This document describes user-level and component-level cluster lifecycles and their mutual interaction.
A node maintains its' local state in the local persistent key-value storage named vault. The data stored in the vault is semantically divided in the following categories:
The vault is created during the first node startup and optionally populated with the paremeters from the configuration file passed in to the ignite node start
[command](TODO link to CLI readme). Only user-level properties can be written via the provided file.
System-level properties are written to the storage during the first vault initialization by the node start process. Projected properties are not initialized during the initial node startup because at this point the local node is not aware of the distributed metastorage. The node remains in a ‘zombie’ state until after it learns that there is an initialized metastorage (either via the ignite cluster init
[command](TODO link to CLI readme) during the initial cluster initialization) or from the group membershup service via gossip (implying that group membership protocol is working at this point).
For testability purposes, we require that component dependencies are defined upfront and provided at the construction time. This additionaly requires that component dependencies form no cycles. Therefore, components form an acyclic directed graph that is constructed in topological sort order wrt root.
Components created and initialized also in an order consistent with a topological sort of the components graph. This enforces serveral rules related to the components interaction:
B
depdends on a component A
, then A
receives watch notification prior to B
.The diagram above shows the component dependency diagram and provides an order in which compomnents may be initialized.

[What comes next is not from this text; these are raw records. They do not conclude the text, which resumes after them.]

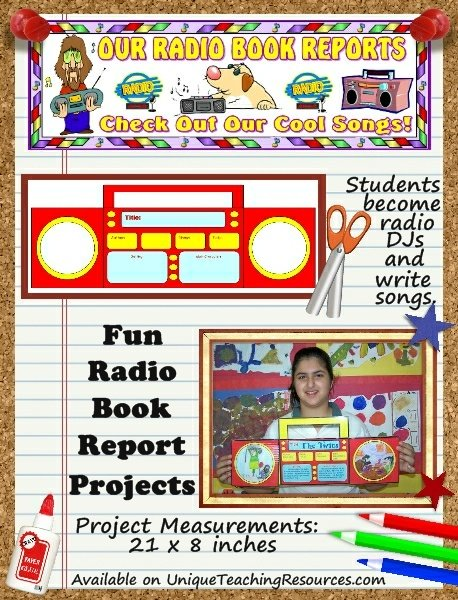 Fun Radio DJ Book Report Projects and Templates for Students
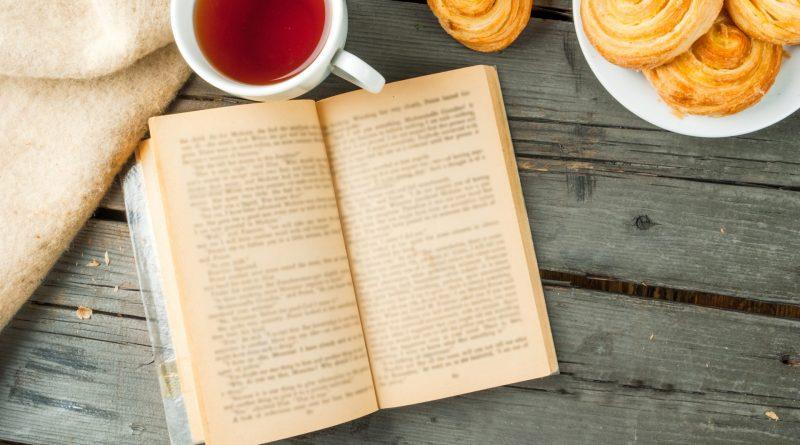 Livros em Inglês para Iniciantes | Treinamento de reading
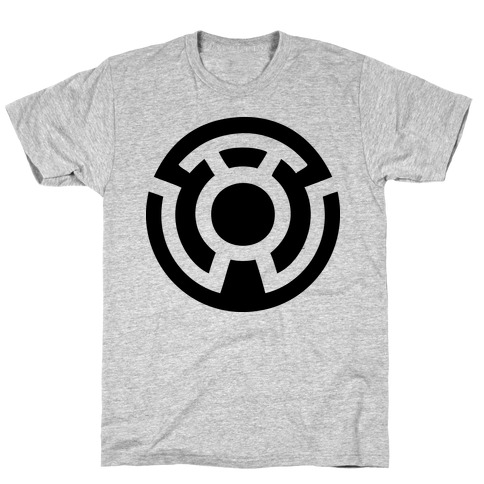 Sinestro Corps Mens T-Shirt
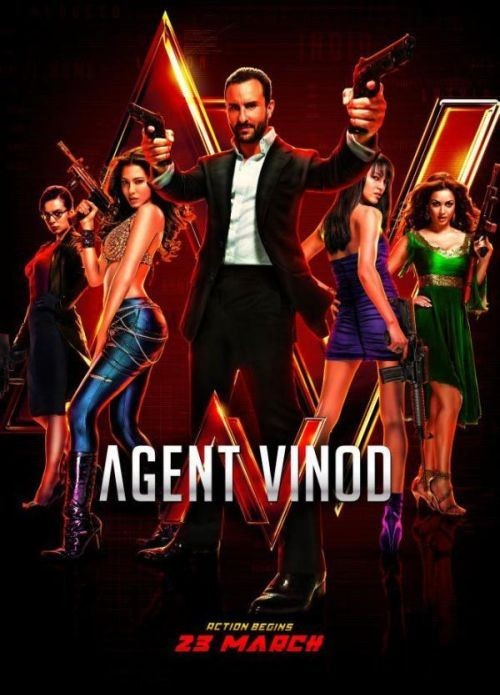 Agent Vinod Full Movie Free Download Hd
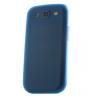 Samsung Galaxy Ace 2 i8160, ultravékony hátlap védőtok, kék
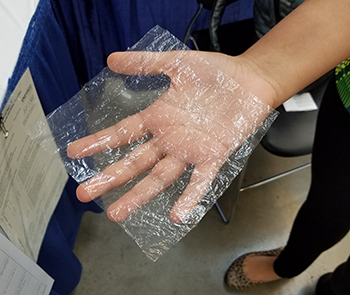 350_hand_and_plastic_ISEF_2018.png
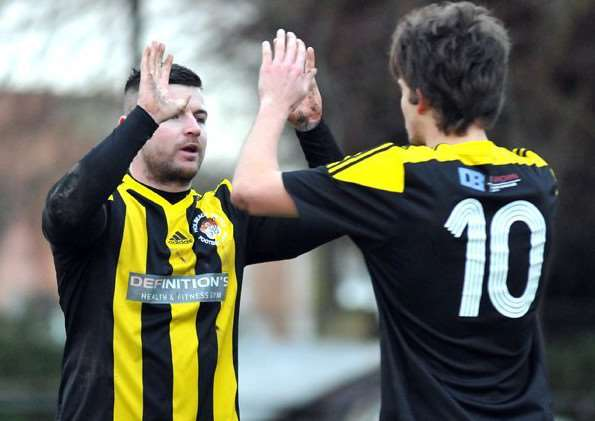 Lewis Leckie is congratulated by Will Bird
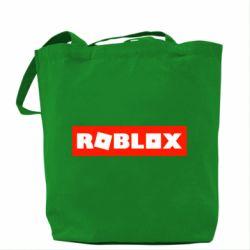 Сумка Roblox suprem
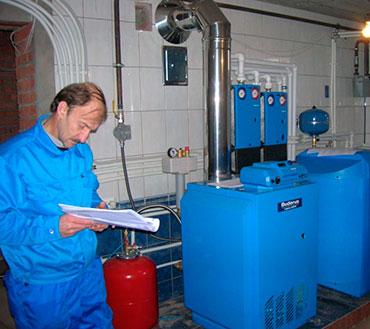Сервис систем водоснабжения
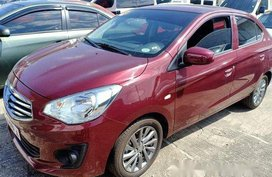 Selling Red Mitsubishi Mirage g4 2019 in Imus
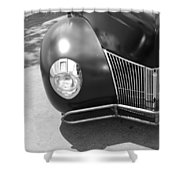 Hot Rod Grill Shower Curtain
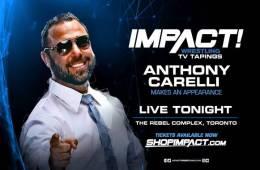 Resultados de las grabaciones de Impact Wrestling del 23 de Julio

For a cluster to become operational, the metastorage instance must be initialized first. The initialization command chooses a set of nodes (normally, 3 - 5 nodes) to host the distributed metastorage Raft group. When a node receives the initialization command, it either creates a bootstrapped Raft instance with the given members (if this is a metastorage group node), or writes the metastorage group member IDs to the vault as a private system-level property.
After the metastorage is initialized, components start to receive and process watch events, updating the local state according to the changes received from the watch.
An entry point to user-initiated cluster state changes is cluster configuration. Configuration module provides convenient ways for managing configuration both as Java API, as well as from ignite
command line utility.
Any configuration change is translated to a metastorage multi-update and has a single configuration change ID. This ID is used to enforce CAS-style configuration changes and to ensure no duplicate configuration changes are executed during the cluster runtime. To reliably process cluster configuration changes, we introduce an additional metastorage key
internal.configuration.applied=<change ID>
that indicates the configuration change ID that was already processed and corresponding changes are written to the metastorage. Whenever a node processes a configuration change, it must also conditionally update the internal.configuration.applied
value checking that the previous value is smaller than the change ID being applied. This prevents configuration changes being processed more than once. Any metastorage update that processes configuration change must update this key to indicate that this configuraion change has been already processed. It is safe to process the same configuration change more than once since only one update will be applied.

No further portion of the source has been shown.